◆ **Objetivo 1**:
Según el texto sobre Miguel Cabrera, ¿en qué tipo de taller había trabajado Germán Robles como latonero?
◆ **Objetivo 2**:
Por favor, indica si cada afirmación concuerda con el texto sobre Miguel Cabrera y cita las palabras del texto que lo deciden: (a) Germán Robles era contador graduado. (b) En Venezuela el fútbol es el deporte preferido del pueblo. (c) En 1998 el boom ya había terminado.
◆ **Objetivo 3**:
Continúa el texto sobre Miguel Cabrera a partir de su última oración.

Nacido para batear. De niño prodigio a nuevo rey del beisbol

Fecha:

Revista Proceso, México

Tenía que
llegar ese día en que Germán Robles le hablara a Miguel Ángel García sobre
Miguel Cabrera.

Robles
había trabajado como latonero en un taller de reparación de automóviles, era
contador graduado y probaba suerte en busca de una vida en su deporte favorito:
el beisbol.
Venezuela
es tierra fértil para el juego de pelota. No existe otra nación suramericana
donde el fútbol vaya a la zaga en el corazón del pueblo, y Robles pensó que su
experiencia como entrenador de equipos infantiles podría ayudarle.
Hoy hay
centenares de venezolanos como Robles. Pero en 1998 apenas comenzaba el boom y
el ex contador no podía imaginar el papel que estaba por jugar en la firma de
quien es, para muchos, el mejor pelotero del planeta y la figura que puso a los
Tigres de Detroit en la Serie
Mundial.

◆ **Material extraído**:
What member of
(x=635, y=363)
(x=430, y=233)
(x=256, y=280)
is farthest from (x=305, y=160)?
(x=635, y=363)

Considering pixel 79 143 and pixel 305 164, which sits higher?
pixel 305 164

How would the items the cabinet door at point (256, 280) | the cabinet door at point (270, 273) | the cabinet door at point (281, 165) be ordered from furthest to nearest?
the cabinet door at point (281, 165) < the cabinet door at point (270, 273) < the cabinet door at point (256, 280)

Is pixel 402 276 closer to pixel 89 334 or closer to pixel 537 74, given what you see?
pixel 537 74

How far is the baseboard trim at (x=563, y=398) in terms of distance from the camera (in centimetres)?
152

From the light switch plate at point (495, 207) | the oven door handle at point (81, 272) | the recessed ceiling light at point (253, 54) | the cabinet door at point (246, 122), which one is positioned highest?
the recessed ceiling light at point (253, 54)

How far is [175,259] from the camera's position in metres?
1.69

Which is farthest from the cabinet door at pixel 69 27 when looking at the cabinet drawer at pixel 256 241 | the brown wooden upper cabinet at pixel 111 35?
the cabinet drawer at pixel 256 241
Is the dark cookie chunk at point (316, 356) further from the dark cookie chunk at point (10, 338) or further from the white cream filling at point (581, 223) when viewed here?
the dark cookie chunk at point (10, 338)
--
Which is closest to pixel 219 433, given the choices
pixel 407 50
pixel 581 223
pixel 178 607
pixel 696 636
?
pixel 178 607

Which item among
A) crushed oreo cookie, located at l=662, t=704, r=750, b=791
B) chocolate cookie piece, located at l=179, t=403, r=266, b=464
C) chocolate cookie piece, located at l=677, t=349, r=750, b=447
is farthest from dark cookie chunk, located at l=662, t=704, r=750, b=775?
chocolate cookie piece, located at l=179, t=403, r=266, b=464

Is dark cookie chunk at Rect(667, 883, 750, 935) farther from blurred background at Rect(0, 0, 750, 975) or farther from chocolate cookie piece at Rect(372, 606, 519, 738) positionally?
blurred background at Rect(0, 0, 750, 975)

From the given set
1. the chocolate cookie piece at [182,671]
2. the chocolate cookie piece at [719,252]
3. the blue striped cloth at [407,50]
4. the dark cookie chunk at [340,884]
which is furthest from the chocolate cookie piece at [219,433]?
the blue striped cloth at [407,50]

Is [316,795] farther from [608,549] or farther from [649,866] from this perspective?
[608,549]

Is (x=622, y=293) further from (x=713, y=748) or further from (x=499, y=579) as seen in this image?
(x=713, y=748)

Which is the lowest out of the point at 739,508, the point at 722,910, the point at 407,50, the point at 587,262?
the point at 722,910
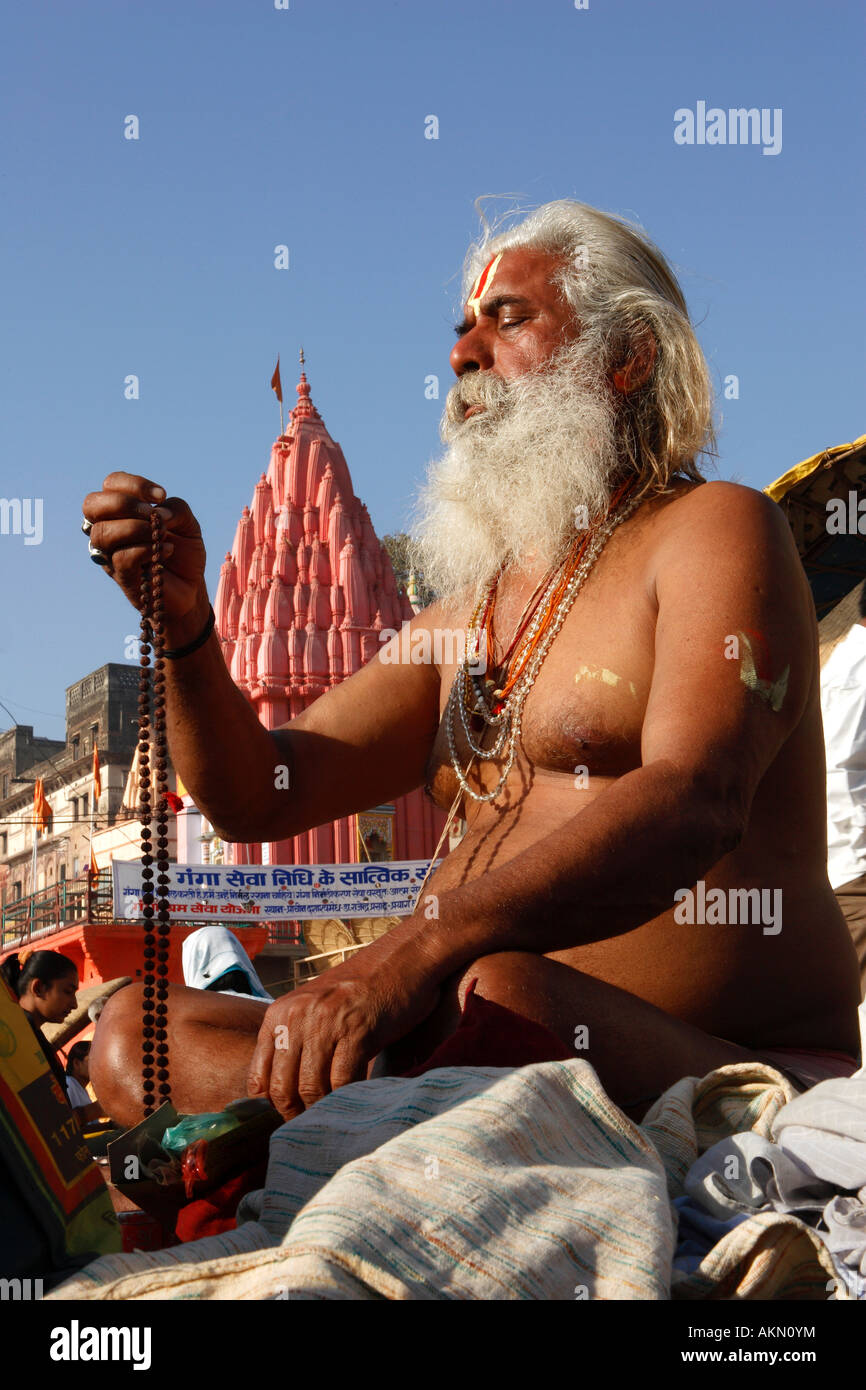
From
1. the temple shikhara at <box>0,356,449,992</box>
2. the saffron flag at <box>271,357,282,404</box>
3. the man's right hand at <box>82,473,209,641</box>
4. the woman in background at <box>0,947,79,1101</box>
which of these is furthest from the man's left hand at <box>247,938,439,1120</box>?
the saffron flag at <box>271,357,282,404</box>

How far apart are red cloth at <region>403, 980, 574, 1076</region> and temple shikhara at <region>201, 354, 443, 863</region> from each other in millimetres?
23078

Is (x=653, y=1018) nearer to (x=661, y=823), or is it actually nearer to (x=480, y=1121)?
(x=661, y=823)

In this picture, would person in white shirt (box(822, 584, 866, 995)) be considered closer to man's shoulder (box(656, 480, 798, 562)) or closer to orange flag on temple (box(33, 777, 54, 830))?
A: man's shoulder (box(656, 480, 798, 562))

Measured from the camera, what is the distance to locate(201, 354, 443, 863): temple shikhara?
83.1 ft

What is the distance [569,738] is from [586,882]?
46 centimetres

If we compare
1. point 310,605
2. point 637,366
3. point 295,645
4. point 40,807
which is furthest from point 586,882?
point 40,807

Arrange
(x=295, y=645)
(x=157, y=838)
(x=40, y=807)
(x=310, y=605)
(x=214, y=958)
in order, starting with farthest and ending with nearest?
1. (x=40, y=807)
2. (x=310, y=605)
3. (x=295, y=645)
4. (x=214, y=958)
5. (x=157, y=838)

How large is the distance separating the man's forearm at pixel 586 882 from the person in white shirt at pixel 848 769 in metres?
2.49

◆ **Respuesta esperada 1**:
En un taller de reparación de automóviles.

◆ **Respuesta esperada 2**:
(a) Sí: «era contador graduado».
(b) No: «No existe otra nación suramericana donde el fútbol vaya a la zaga en el corazón del pueblo».
(c) No: «en 1998 apenas comenzaba el boom».

◆ **Respuesta esperada 3**:
“Soy tío de
Miguel”, cuenta Robles, por entonces el cazador de nuevos valores de los
Marlins de Florida en la zona central de Venezuela, a dos horas de viaje desde
Caracas. “Los conozco a él y a su hermana Ruth desde que son pequeños. Goya, su
mamá, es hija de una media hermana de mi mamá”.
Goya es
Gregoria Torres, ex estrella de la selección nacional de softbol.
“Muchacho,
y era buena jugadora”, recuerda Robles. “Fueron 13 años en la selección
nacional. En esa familia todos son atletas”.
José Miguel
Cabrera no lo parecía, cuando jugaba metras con sus amigos en el barrio La Pedrera de Maracay, una calurosa
ciudad de mediano tamaño, ubicada a 100 kilómetros de la
capital.
El niño
José Miguel “era gordito, bien simpático, tranquilo. No era peleón. Era un
muchacho común y corriente”, recuerda el tío. Pero cuando entraba a una cancha
de voleibol, de baloncesto o futbolito, dejaba de ser el gordito que se merendaba
todos los días un refresco de malta y un ponqué.

“Era un
atleta muy completo”, advierte Robles. “Y su pasión era el beisbol”.
José Miguel
era bueno en los diamantes. Muy bueno. Había representado al estado Aragua en
campeonatos nacionales. Sus mentores cuentan que podía soltar la pelota a 87 millas por hora, con sólo
15 años de edad.
Pero eran
el bate, la insólita confianza en sí mismo y una agilidad impensada en un niño
barrigón lo que más sorprendía.
Sobre todo
el bate.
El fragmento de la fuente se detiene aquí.